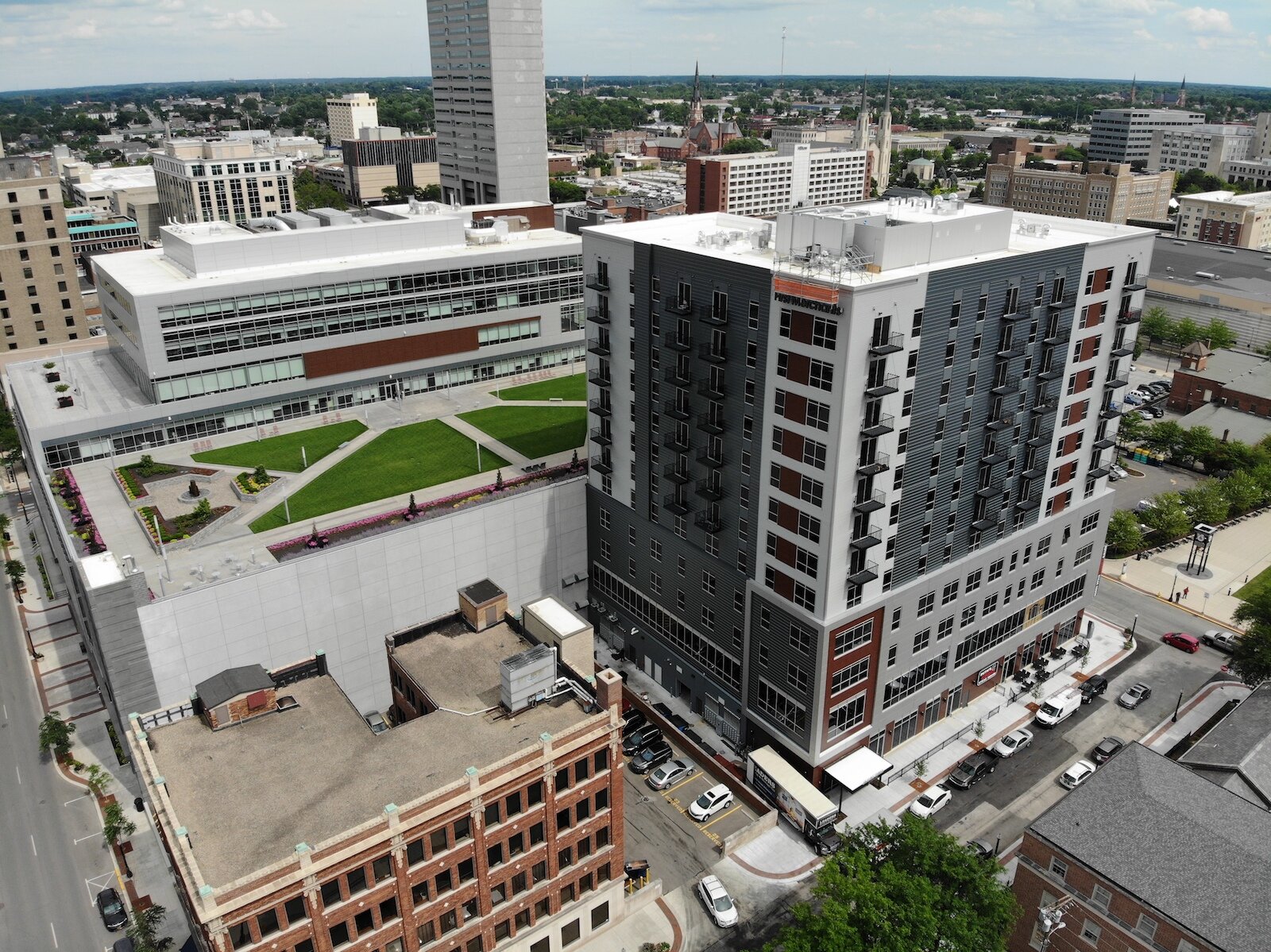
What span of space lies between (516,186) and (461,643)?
158 metres

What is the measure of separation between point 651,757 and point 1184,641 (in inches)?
2197

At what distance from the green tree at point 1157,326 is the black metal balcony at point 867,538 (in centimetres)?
13986

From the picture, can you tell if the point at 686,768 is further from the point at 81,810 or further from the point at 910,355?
the point at 81,810

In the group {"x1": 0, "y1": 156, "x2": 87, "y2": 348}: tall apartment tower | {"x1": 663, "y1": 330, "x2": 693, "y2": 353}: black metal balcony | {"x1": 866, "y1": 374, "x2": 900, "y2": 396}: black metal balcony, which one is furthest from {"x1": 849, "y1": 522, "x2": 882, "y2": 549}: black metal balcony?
{"x1": 0, "y1": 156, "x2": 87, "y2": 348}: tall apartment tower

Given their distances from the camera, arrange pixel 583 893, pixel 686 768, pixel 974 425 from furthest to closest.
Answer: pixel 686 768
pixel 974 425
pixel 583 893

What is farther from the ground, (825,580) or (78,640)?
(825,580)

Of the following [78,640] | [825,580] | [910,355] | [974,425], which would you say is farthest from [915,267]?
[78,640]

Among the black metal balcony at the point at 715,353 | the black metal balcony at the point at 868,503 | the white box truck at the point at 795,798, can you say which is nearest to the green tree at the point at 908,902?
the white box truck at the point at 795,798

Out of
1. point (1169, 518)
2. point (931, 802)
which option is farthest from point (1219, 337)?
point (931, 802)

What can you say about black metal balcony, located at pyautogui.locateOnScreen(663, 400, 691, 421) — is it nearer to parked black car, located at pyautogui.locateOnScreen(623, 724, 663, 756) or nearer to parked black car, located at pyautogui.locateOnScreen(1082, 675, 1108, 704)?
parked black car, located at pyautogui.locateOnScreen(623, 724, 663, 756)

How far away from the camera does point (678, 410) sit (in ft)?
232

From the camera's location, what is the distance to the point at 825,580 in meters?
61.9

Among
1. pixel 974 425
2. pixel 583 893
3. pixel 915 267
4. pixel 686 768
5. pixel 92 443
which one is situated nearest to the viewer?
pixel 583 893

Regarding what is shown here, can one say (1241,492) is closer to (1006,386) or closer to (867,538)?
(1006,386)
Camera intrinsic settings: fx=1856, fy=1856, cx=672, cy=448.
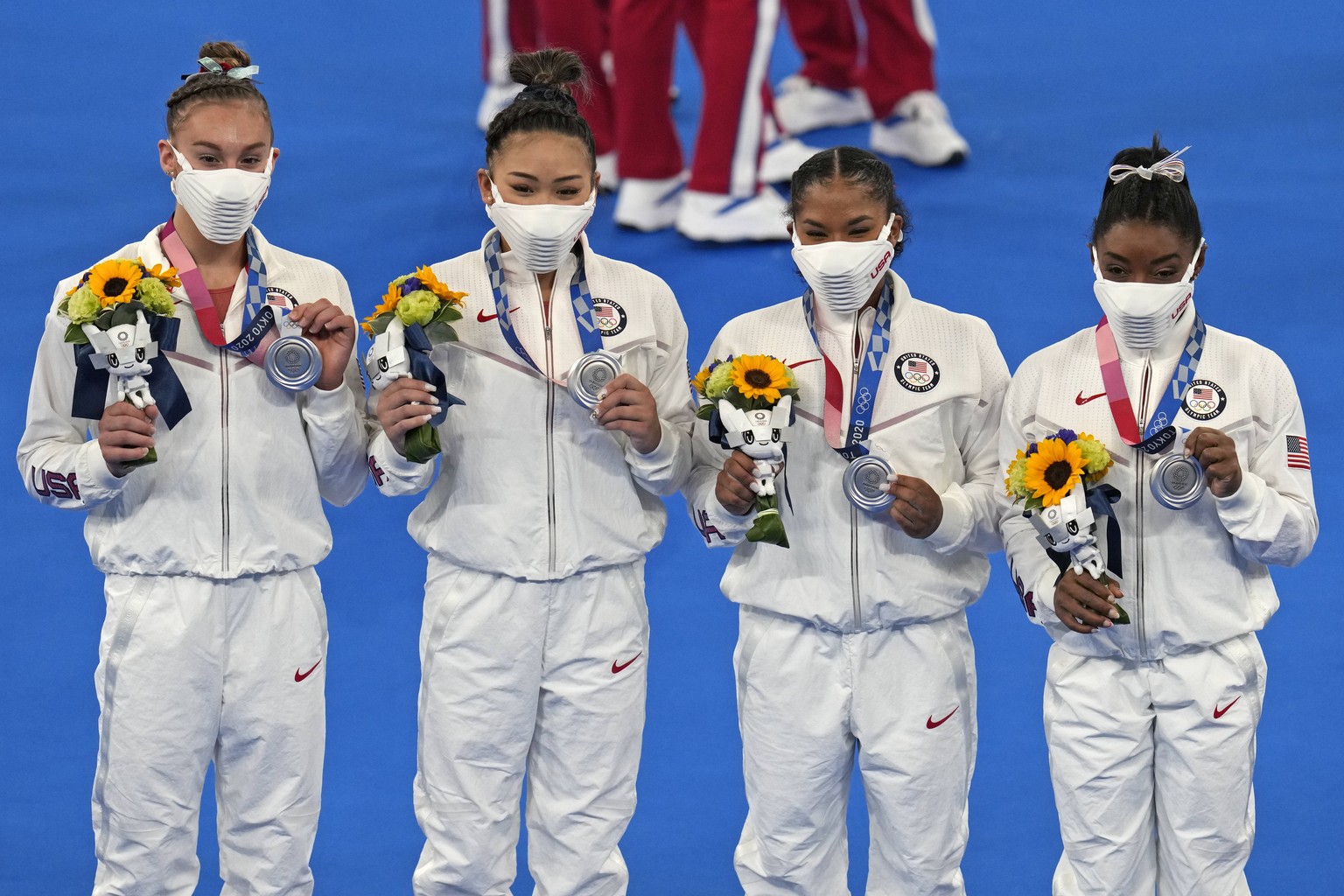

*Given exercise*
Reproduce the entries starting at the line that contains "Regarding what is" and ending at the end of the entries, request included, with every coordinate in the answers multiplied by 2.25 and rounded to whole numbers, halves rounded up. Leave the numbers in the requests unchanged, and omit the pictures.

*Exercise output*
Regarding what is shown here, can one say (1241,492) is closer to (1006,386) or closer to (867,538)?
(2264,869)
Camera intrinsic settings: fx=1856, fy=1856, cx=672, cy=448.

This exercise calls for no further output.